Смена театрального начальства

Зрители очень любили и оперетту «Марица» за осмысленное содержание и хорошую актерскую игру. Героиню – Марицу, в этой постановке постоянно играла одна актриса – Л. Ламан. Дублеров у неё не было. Её пение радовало слух, в игре ощущалось очарование и женское обаяние. В роли Тассилы выступали трое: Феликс Келлер и его дублеры Петр Горский и Константин Пивоваров. С этой опереттой, имевшей всегда большой и заслуженный успех, связаны два неприятных события.

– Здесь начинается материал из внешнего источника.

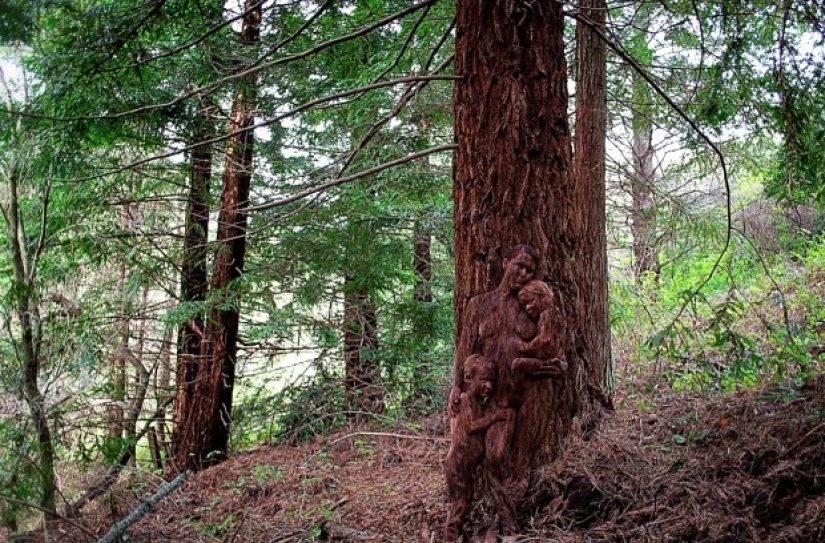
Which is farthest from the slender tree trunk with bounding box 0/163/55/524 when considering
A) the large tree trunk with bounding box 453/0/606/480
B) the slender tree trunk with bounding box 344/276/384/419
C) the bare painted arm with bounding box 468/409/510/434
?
the slender tree trunk with bounding box 344/276/384/419

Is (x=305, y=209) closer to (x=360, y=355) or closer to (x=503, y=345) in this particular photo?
(x=360, y=355)

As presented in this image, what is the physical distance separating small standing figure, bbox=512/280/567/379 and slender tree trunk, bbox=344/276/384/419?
4.49m

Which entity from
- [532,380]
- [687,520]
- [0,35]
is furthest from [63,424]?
[687,520]

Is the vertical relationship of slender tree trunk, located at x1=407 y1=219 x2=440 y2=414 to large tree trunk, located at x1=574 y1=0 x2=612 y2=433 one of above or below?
below

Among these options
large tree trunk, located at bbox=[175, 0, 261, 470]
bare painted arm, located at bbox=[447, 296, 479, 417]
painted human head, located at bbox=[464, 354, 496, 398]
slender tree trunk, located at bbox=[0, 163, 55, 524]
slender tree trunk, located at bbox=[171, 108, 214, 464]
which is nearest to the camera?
painted human head, located at bbox=[464, 354, 496, 398]

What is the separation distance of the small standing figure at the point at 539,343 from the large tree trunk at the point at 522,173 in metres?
0.10

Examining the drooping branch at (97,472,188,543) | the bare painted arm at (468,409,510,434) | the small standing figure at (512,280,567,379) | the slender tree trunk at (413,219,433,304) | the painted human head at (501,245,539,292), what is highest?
the slender tree trunk at (413,219,433,304)

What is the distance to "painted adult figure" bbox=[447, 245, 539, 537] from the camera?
371cm

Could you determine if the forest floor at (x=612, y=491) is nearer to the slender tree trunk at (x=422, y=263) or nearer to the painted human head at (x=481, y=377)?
the painted human head at (x=481, y=377)

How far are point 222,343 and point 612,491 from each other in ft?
18.7

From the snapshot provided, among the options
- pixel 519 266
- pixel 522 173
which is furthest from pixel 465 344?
pixel 522 173

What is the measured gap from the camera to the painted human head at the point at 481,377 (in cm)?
370

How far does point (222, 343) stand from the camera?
8.13 metres

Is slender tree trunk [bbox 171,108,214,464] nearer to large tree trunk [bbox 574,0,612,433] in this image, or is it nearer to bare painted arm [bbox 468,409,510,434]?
large tree trunk [bbox 574,0,612,433]
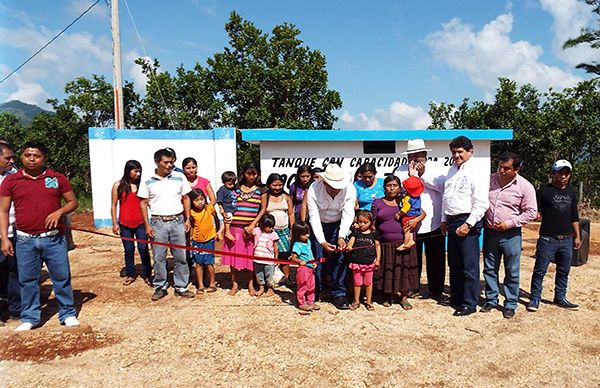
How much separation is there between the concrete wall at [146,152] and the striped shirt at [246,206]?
13.7 feet

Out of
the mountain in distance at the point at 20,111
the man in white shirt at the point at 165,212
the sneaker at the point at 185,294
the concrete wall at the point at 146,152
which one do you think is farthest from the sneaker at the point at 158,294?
the mountain in distance at the point at 20,111

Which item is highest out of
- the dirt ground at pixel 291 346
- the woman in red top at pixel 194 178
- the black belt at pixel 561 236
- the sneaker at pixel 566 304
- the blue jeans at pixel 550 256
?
the woman in red top at pixel 194 178

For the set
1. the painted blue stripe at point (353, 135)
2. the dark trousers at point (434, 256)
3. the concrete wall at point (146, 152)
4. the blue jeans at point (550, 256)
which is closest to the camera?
the blue jeans at point (550, 256)

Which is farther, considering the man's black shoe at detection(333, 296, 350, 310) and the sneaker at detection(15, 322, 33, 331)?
the man's black shoe at detection(333, 296, 350, 310)

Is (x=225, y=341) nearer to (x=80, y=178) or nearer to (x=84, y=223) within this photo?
(x=84, y=223)

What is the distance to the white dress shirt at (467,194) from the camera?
4.05 m

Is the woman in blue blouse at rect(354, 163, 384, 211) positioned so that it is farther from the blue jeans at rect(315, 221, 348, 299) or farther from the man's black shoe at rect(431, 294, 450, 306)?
the man's black shoe at rect(431, 294, 450, 306)

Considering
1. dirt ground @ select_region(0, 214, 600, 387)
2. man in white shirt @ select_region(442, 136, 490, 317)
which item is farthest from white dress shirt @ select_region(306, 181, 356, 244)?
man in white shirt @ select_region(442, 136, 490, 317)

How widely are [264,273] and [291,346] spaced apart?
1413mm

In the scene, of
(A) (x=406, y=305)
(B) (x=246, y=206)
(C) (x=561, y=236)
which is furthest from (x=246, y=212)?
(C) (x=561, y=236)

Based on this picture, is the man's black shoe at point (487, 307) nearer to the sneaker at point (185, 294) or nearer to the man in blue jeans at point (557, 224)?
the man in blue jeans at point (557, 224)

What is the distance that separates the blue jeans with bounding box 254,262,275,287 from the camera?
4.84 metres

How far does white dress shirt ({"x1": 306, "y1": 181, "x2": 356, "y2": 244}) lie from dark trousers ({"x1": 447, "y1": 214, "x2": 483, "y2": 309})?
3.39 ft

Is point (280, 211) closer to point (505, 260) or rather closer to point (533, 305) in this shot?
point (505, 260)
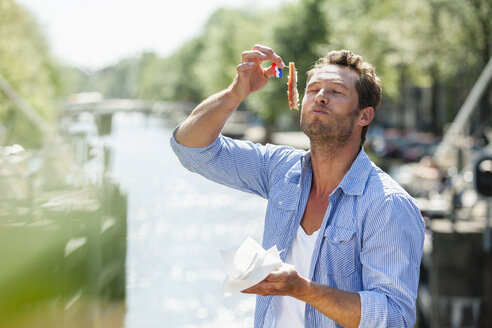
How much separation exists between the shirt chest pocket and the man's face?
1.12 feet

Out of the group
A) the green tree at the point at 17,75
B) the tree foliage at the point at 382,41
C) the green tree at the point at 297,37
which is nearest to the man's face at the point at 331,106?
the tree foliage at the point at 382,41

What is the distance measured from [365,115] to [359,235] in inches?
19.4

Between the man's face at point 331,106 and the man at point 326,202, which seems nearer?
the man at point 326,202

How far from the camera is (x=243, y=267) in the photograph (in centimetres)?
185

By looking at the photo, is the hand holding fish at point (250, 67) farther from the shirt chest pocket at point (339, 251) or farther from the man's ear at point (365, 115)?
the shirt chest pocket at point (339, 251)

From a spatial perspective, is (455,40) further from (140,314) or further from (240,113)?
(240,113)

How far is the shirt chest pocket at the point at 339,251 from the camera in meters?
2.07

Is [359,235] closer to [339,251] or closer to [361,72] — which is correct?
[339,251]

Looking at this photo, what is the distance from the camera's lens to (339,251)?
2.08 meters

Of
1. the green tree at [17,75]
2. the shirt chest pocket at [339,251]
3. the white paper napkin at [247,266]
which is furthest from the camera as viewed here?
the green tree at [17,75]

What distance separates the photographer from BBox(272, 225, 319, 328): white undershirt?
219cm

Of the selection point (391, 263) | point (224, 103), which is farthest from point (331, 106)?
point (391, 263)

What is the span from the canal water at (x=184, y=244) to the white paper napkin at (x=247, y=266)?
167cm

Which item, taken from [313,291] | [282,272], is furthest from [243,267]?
[313,291]
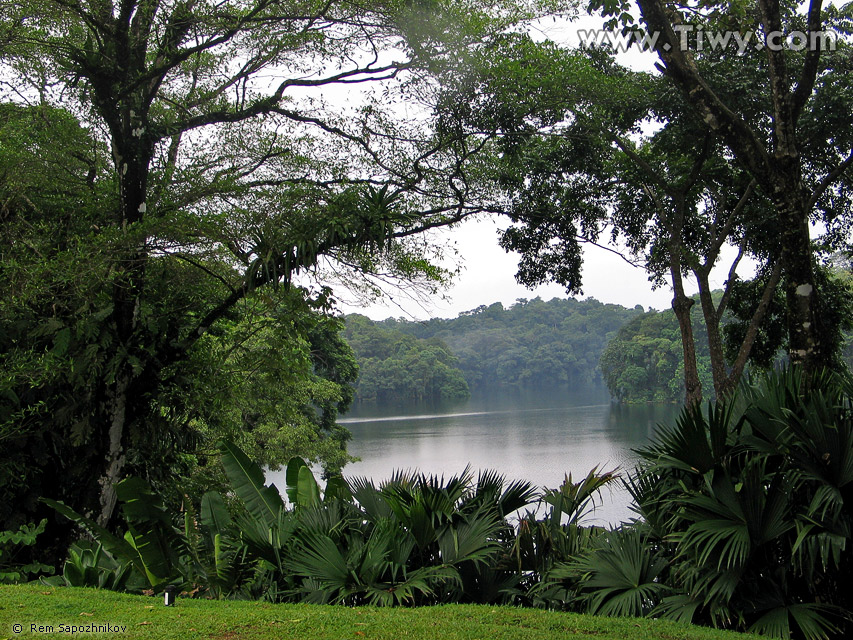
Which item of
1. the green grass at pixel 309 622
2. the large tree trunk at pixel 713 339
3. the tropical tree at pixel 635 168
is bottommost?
the green grass at pixel 309 622

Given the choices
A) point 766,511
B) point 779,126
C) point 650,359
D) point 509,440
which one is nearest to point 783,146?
point 779,126

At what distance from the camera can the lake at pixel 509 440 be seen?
2991 cm

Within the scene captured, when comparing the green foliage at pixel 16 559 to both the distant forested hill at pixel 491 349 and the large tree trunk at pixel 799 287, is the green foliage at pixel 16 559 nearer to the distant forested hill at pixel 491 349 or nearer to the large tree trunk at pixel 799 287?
the large tree trunk at pixel 799 287

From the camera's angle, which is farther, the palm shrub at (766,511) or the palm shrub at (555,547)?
the palm shrub at (555,547)

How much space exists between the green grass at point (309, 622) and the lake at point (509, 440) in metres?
12.0

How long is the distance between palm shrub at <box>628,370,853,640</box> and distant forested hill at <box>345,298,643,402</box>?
63.6 meters

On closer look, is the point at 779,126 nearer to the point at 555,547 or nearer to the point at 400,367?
the point at 555,547

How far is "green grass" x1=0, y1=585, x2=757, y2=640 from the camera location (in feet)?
14.0

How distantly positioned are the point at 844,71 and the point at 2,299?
41.7 feet

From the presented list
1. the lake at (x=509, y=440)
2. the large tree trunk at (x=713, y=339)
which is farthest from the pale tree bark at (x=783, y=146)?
the lake at (x=509, y=440)

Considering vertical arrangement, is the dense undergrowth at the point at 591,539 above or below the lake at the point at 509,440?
above

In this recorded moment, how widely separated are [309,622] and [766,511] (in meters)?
3.41

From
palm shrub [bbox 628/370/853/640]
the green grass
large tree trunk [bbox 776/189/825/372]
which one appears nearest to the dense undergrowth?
palm shrub [bbox 628/370/853/640]

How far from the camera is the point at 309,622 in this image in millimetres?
4566
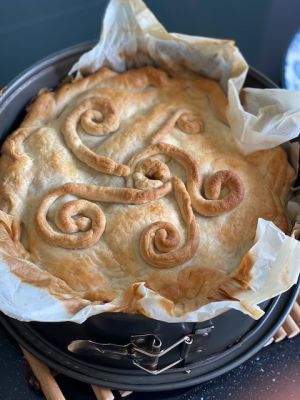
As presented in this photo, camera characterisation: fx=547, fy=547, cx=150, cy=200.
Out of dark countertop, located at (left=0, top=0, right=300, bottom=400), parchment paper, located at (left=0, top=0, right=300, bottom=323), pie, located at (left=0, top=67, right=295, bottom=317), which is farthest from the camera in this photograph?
dark countertop, located at (left=0, top=0, right=300, bottom=400)

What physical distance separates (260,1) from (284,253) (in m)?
1.20

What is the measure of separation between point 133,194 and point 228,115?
339mm

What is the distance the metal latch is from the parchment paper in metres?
0.08

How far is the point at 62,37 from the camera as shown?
5.66 ft

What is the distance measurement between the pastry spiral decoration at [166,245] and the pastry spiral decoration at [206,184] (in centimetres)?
5

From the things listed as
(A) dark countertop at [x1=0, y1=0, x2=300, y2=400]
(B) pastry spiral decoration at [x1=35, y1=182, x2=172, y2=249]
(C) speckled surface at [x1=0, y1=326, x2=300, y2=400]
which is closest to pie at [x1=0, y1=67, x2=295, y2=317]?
(B) pastry spiral decoration at [x1=35, y1=182, x2=172, y2=249]

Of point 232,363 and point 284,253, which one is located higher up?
point 284,253

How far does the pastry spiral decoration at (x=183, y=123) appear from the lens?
4.04 feet

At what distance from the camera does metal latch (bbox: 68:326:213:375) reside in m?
0.97

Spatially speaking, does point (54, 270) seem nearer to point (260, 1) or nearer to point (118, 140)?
point (118, 140)

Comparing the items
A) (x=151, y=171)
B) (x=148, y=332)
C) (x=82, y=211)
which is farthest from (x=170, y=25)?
(x=148, y=332)

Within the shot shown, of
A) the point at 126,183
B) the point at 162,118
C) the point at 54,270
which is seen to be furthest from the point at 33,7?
the point at 54,270

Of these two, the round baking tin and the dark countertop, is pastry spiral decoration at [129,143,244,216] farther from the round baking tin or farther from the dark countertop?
the dark countertop

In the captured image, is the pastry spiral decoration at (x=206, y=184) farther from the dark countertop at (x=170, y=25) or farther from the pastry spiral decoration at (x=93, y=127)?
the dark countertop at (x=170, y=25)
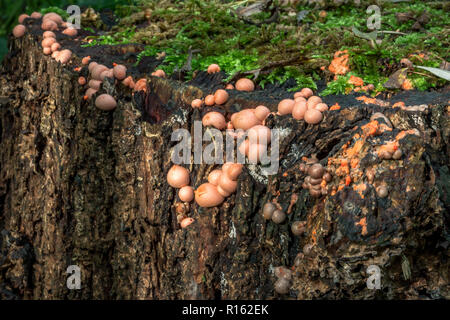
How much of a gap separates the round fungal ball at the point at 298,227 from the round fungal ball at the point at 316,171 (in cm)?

Пятое представление «Марицы», как и четыре первых, происходило в клубе Соцгородка при переполненном зале. После третьего звонка в зале выключили свет и электрическим сигналом дали знать дирижеру Поль Марселю, что пора начинать спектакль. Проходит несколько минут, а оркестр молчит. Повторно дали сигнал и опять тишина. Тогда режиссер спектакля Касапов спускается под сцену, узнать, в чем дело, почему оркестр не играет. Под сценой, в музыкальной комнате собрался оркестр. Все молчаливо смотрели на распростертое тело скоропостижно скончавшегося виолончелиста Владимира Генша. Начало спектакля задержалось на 15 минут. Тело музыканта пролежало в музыкальной комнате в продолжение всего спектакля, давая душе покойного в последний раз насладиться гениальной музыкой Кальмана. Место Генша в оркестре пустовало, и только виолончель, прислоненная к пюпитру, напоминала, что театр потерял квалифицированного музыканта, доброго и отзывчивого человека.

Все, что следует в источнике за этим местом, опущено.